BEGIN Document extract
The first round of testing (2016:5) carried out was to investigate how a possible question on volunteer work interacted with the 2011 Census question on unpaid care. Further detail on the outcome of this testing for volunteering is found in Volunteering topic research for Census 2021.

Each of the 29 participants took part in a short, online questionnaire that included a question on unpaid care and volunteering, using their own mobile device, while in the presence of an interviewer. Following completion of the questionnaire, the interviewer asked them about their experience and opinion of the unpaid care and volunteering questions.

When asked about their thoughts on the 2011 Census unpaid care question, many participants felt it was too long and complicated, as it contained text, bullet points and instructions. Some participants also felt the time ranges (for example, 1 to 19 hours) were too wide and that there should be more options with smaller time ranges. The interviews also showed that many participants confused unpaid care with other activities such as general childcare, volunteering and paid care.

The recommendations from this testing were to investigate if time ranges should be smaller by consulting with stakeholders to understand their need and to shorten the question and ensure respondents understand what should be recorded as unpaid care.

Alternative phrasings of the question to be considered

Based on the first test findings and guidance from the Government Digital Service’s Service Standard, we tested including the 2011 Census bullet points in the question stem and various shortened versions of the question.

Different versions of the question were peer reviewed (2018:15). The questions incorporated various modifications of the 2011 Census question, including:

  • “family members, friends, neighbours or others” changed to “anyone”
  • “give help” changed to “give unpaid help”
  • “look after” removed from question
  • “do not count anything you do as part of your paid employment” instruction removed

Participants were shown each version of the question on paper and asked for their views on each question and then probed further on their understanding and ease of answering for each modification. They were also asked about the acceptability of each modification.

The results showed that participants favoured the use of “anyone” over “family members, friends, neighbours or others” in the question stem. The term “anyone” was considered clearer and easier to read and understand. Participants struggled with the use of “others”; it confused participants and made participants think about caring for someone as part of a volunteering activity, reducing the quality of the data.

Participants considered the use of “unpaid” in the question to be ambiguous. For example, some participants were confused whether receiving gifts or Carer’s Allowance counted as being paid. Removing “look after” did not test well. Unpaid carers identified with “look after” rather than “help or support”, particularly those who care for family members. Participants thought “look after” along with “help or support” encompassed all caring responsibilities.

Participants gave positive feedback on the inclusion of the instruction not to count anything done as part of paid employment. They reported that it was clear and distinct from the question stem, meaning it was less likely to be missed than the term “unpaid”.

Participants also suggested shortening the question even further to include a statement at the start of the question stem regarding not including paid work, such as “Excluding paid work, do you look after...”.

The recommendations from this round of testing were:

  • not to include “unpaid” in the question stem but to have a separate instruction about not including paid employment similar to “Do not count anything you do as part of your paid employment”
  • to keep “look after” in the question stem as per the 2011 Census
  • to use “anyone” instead of “family members, friends, neighbours or others”
  • to consider a question stem that starts with “Excluding paid work”
END Document extract
BEGIN Given material
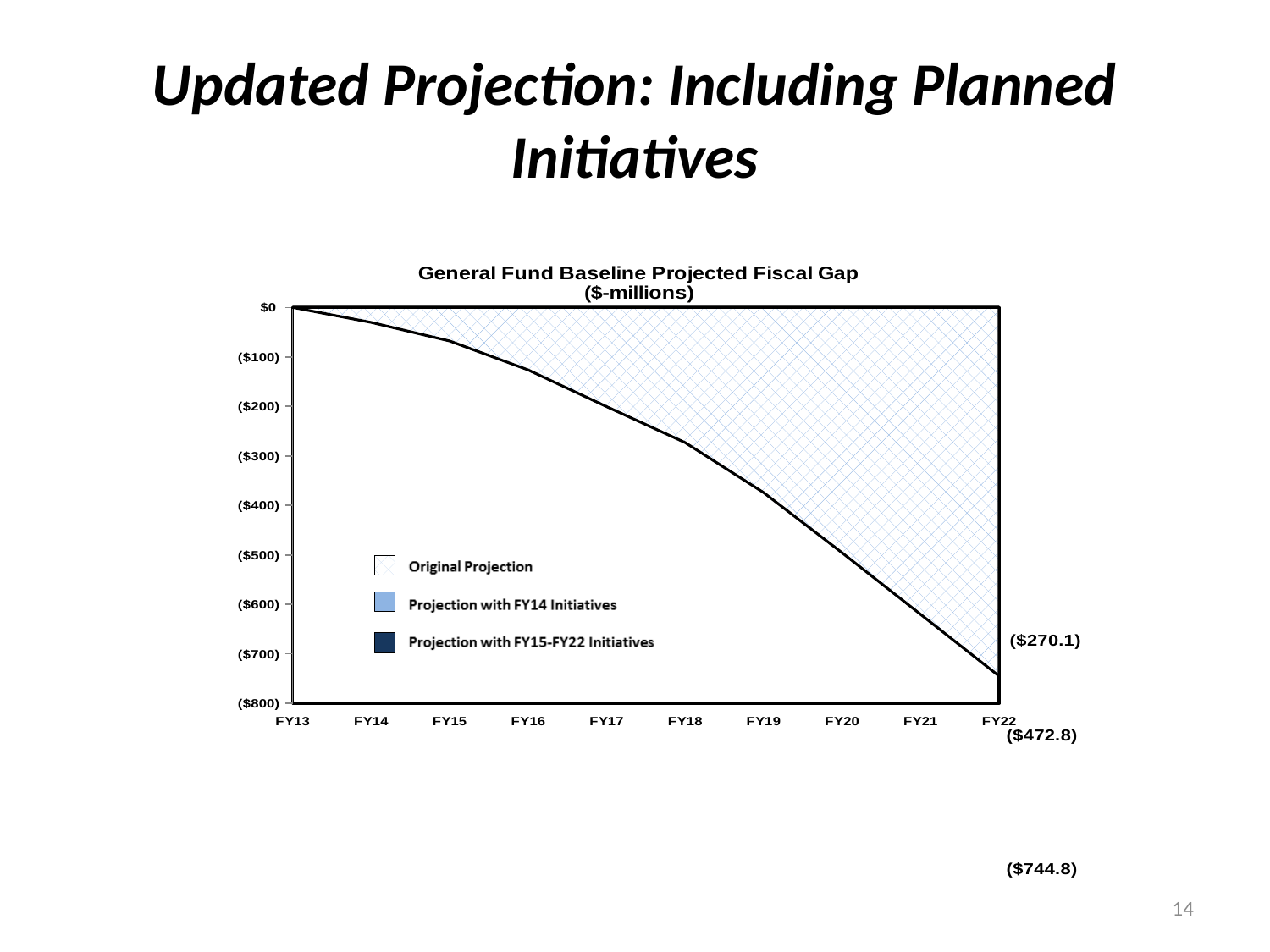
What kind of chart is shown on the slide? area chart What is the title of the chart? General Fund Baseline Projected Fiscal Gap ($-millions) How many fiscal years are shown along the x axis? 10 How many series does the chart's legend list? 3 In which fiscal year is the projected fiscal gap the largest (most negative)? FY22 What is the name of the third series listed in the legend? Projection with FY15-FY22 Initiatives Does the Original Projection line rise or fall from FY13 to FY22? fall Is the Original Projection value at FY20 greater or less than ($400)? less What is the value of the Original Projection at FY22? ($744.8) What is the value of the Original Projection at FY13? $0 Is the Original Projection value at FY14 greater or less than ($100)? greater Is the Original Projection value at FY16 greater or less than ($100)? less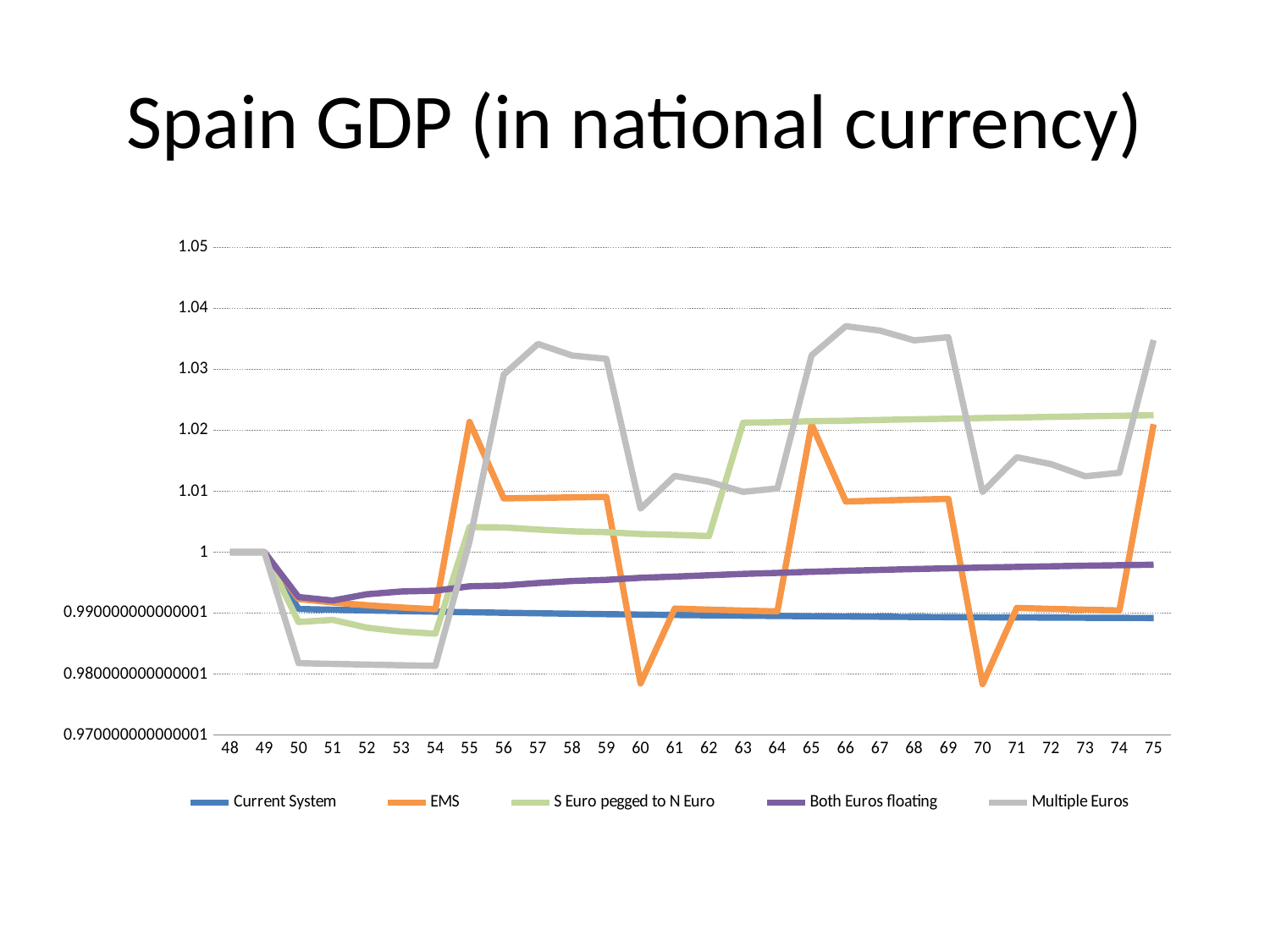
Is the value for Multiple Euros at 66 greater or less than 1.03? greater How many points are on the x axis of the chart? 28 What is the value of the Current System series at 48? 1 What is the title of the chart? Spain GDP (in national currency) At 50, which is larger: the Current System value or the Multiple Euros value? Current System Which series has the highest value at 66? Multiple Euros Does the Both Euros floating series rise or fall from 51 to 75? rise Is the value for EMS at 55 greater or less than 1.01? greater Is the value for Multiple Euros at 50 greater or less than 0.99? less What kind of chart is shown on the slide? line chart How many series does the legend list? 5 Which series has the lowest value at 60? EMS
END Given material
▶ _Assignment_
Translate this sentence from the census question-testing text into Spanish: "The term “anyone” was considered clearer and easier to read and understand."

▶ _Problem solution_
El término “anyone” se consideró más claro y más fácil de leer y de entender.